◆ **Parts of the exercise**
a - In the forum thread on GPU computation, which shading languages are named?
b - Extend the forum thread on GPU computation from its final line onward.

July 10, 2007
Craig Black wrote:
> "janderson" <askme@me.com> wrote in message news:f6rkr3$nbm$1@digitalmars.com...
>> Craig Black wrote:
>>> Lately I've been learning about GPU's, shaders, and general purpose GPU computation. I'm still just getting introduced to it and haven't gotten very deep yet, so there's probably a few of you out there who know a lot more than me about this subject.  It's probably  been discussed before in this news group, but I've been thinking about how important GPU's will be in the coming years.
>>>
>>> For those who may not know, GPU performance has been improving at a rate faster than Moore's Law.  Current high-end GPU's have many times more floating point performance than than high-end CPU's.  The latest GPU's from NVidia and AMD/ATI brag a massive 500 and 400 single-precision gigaflops respectively.  Traditionally GPU's were used for graphics only. But recently GPU's have been used for general purpose computation as well.  The newer GPU's are including general purpose computation in design considerations.
>>>
>>> The problem with GPU programming is that computation is radically different from a conventional CPU.  Because of the way the hardware is designed, there are more restrictions for GPU programs.  For example, there are no function pointers, no virtual methods, and hence no OOP. There is no branching. Because of this conditional statements are highly inefficient and should be avoided.  Because of these constraints, special purpose programming languages are required to program natively on a GPU. These special purpose programming languages are called shading languages, and include Cg, HLSL and GLSL.
>>>
>>> GPU computation is performed on data streams in parallel, where operations on each item in the stream is independent.  GPU's work most effectively on large arrays of data.  The proposed "array operations" feature in D has been discussed a lot.  It is even mentioned in the "future directions" page on the D web site.  However, I don't remember the details of the array operations feature.  What are the design goals of the this feature?  To leverage multi-cores and SSE?  Are GPU's also a consideration?
>>>
>>> There are already C++ libraries available that provide general purpose computation using GPU's without shader programming.  When it comes time to implement array operations in D, I feel that GPU's should be the primary focus.  (However, I'm not saying that multicore CPU's or SSE should be ignored.)  Design goals should be performance, simplicity, and flexibility.
>>>
>>> Thoughts?
>>>
>>> -Craig
>> While you can do much of the CPU work with the GPU I think in its present state it requires a very custom program.  For instance, there are band-width issues which means you don't get the results back till the next frame.  Therefore your program has to be designed to work in a particular way.
>>
>> Secondly the GPU is being used for other things, so the time at which you use these operations is critical, it can't just happen at any stage otherwise you blow away the current state of the GPU.
>>
>> Thirdly, you can only run a couple of these huge processing operations on the GPU at once, or come with a smart way to put them all into the same operation.  Therefore usability of this is limited.
>>
>> Anyway I think it seems more like an API sort of thing so that the user has control over when the GUI is used.
>>
>> That's my present understanding.  Maybe things will change when AMD combines the GPU into the CPU.

◆ **Entries**

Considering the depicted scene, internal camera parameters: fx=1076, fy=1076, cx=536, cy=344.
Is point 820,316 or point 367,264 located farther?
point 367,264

* * *

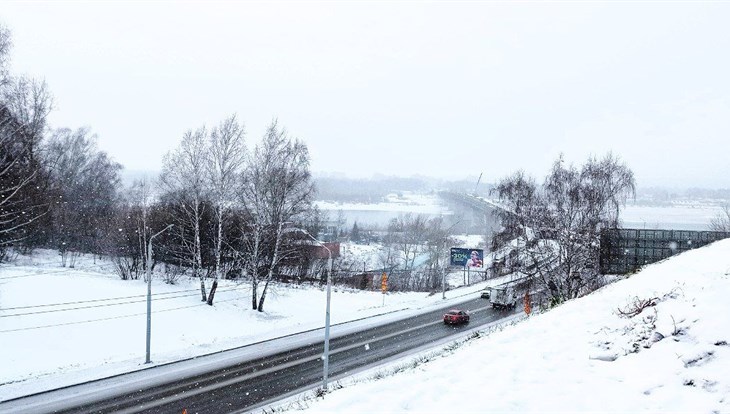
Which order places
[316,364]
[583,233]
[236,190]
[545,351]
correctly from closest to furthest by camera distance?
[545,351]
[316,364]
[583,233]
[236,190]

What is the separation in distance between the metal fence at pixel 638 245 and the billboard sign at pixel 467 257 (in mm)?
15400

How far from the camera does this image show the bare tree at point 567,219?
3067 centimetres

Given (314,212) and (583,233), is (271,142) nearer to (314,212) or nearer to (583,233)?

◆ **Answers per task**
a - Cg, HLSL and GLSL.

b -
> 
> You are right, but don't underplay the importance of GPU computation.   GPU's
> are becoming more and more powerful, so they will be able to increasingly handle more and more general purpose computation.  Modern games use GPU's for more than just rendering, and it has become a design goal of many game engines to transfer more of the workload to the GPU.  Some domains, such as scientific simulations, don't care about graphics at all and would rather use the GPU for computation exclusively.

Having written a couple of these in the past I think they still only apply to specific problems where you are doing the same calculation loads of times like in physics, collision detection of particle effects.    Also you often endup doing more calculations on the GPU then u would on the CPU but because its still so much faster.  You can't traverse complex structures like deep binary trees very easily at least.  The code takes a frame to get back and is normally computed in a particular part of the frame cycle (unless you have 2 GPUs), therefore its really very specific to the problem that is trying to be solved.

Maybe things have changed since I last worked on this stuff. Man the amount of times I've had to re-learn Directx.  I'm sure this thread will be out of date by the time i press the send button ;)

> 
> At any rate I think we should keep our eyes peeled for opportunities to leverage this capability.  I personally am trying to learn more about it myself.

I agree.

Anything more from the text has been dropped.